The problem: Write out these lines again, switching "shingled roof" to "tiled roof" and leaving everything else unchanged.
════════════════════
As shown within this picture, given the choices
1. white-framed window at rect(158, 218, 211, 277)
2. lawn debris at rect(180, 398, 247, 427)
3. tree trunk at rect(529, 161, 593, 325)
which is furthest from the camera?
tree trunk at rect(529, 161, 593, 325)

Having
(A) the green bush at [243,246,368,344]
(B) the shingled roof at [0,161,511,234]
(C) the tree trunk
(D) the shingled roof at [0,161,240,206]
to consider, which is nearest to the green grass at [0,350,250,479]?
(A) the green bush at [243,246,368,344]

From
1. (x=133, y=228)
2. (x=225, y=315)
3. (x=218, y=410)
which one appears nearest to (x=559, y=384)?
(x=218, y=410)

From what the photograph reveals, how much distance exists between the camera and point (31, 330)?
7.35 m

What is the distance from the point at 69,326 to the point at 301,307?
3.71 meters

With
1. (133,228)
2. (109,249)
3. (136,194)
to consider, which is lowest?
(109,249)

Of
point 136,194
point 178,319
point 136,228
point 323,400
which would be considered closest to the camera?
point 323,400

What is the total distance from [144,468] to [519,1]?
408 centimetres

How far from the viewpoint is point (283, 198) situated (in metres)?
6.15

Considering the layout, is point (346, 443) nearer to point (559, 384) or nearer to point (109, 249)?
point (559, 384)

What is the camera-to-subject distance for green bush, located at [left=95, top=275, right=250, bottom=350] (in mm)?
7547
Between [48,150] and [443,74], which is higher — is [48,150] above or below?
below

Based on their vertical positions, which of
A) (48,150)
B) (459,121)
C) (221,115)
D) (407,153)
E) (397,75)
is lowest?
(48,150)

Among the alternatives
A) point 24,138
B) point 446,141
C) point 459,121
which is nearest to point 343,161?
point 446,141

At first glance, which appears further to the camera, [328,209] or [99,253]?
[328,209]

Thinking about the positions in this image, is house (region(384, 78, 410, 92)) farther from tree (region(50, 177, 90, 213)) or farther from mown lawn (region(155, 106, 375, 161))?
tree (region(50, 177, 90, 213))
════════════════════
Full output:
As shown within this picture, given the choices
1. white-framed window at rect(158, 218, 211, 277)
2. lawn debris at rect(180, 398, 247, 427)
3. tree trunk at rect(529, 161, 593, 325)
which is furthest from the camera?
tree trunk at rect(529, 161, 593, 325)

Having
(A) the green bush at [243,246,368,344]
(B) the tiled roof at [0,161,511,234]
(C) the tree trunk
(D) the tiled roof at [0,161,240,206]
to consider, which is nearest to the green grass at [0,350,250,479]?
(A) the green bush at [243,246,368,344]

From
1. (x=133, y=228)
2. (x=225, y=315)
3. (x=218, y=410)
which one appears nearest to (x=559, y=384)?
(x=218, y=410)

From what the photograph reveals, how much distance exists between the camera and point (31, 330)?
7.35 m

What is the distance from the point at 69,326 to the point at 301,307?
3.71 meters

With
1. (133,228)
2. (109,249)
3. (136,194)
to consider, which is lowest?
(109,249)

Of
point 136,194
point 178,319
point 136,228
point 323,400
which would be considered closest to the camera?
point 323,400

What is the total distance from [144,468] to [519,1]?
408 centimetres

How far from the viewpoint is point (283, 198) situated (in metres)?
6.15

Considering the layout, is point (346, 443) nearer to point (559, 384) or nearer to point (109, 249)?
point (559, 384)

What is the camera-to-subject distance for green bush, located at [left=95, top=275, right=250, bottom=350] (in mm)?
7547
Between [48,150] and [443,74], which is higher — is [48,150] above or below?
below

Based on their vertical positions, which of
A) (48,150)
B) (459,121)
C) (221,115)
D) (407,153)
E) (397,75)
is lowest?
(48,150)

Among the alternatives
A) point 24,138
B) point 446,141
C) point 459,121
which is nearest to point 343,161?
point 446,141

At first glance, which appears further to the camera, [328,209] or [99,253]?
[328,209]

Thinking about the positions in this image, is house (region(384, 78, 410, 92)) farther from tree (region(50, 177, 90, 213)) or farther from mown lawn (region(155, 106, 375, 161))?
tree (region(50, 177, 90, 213))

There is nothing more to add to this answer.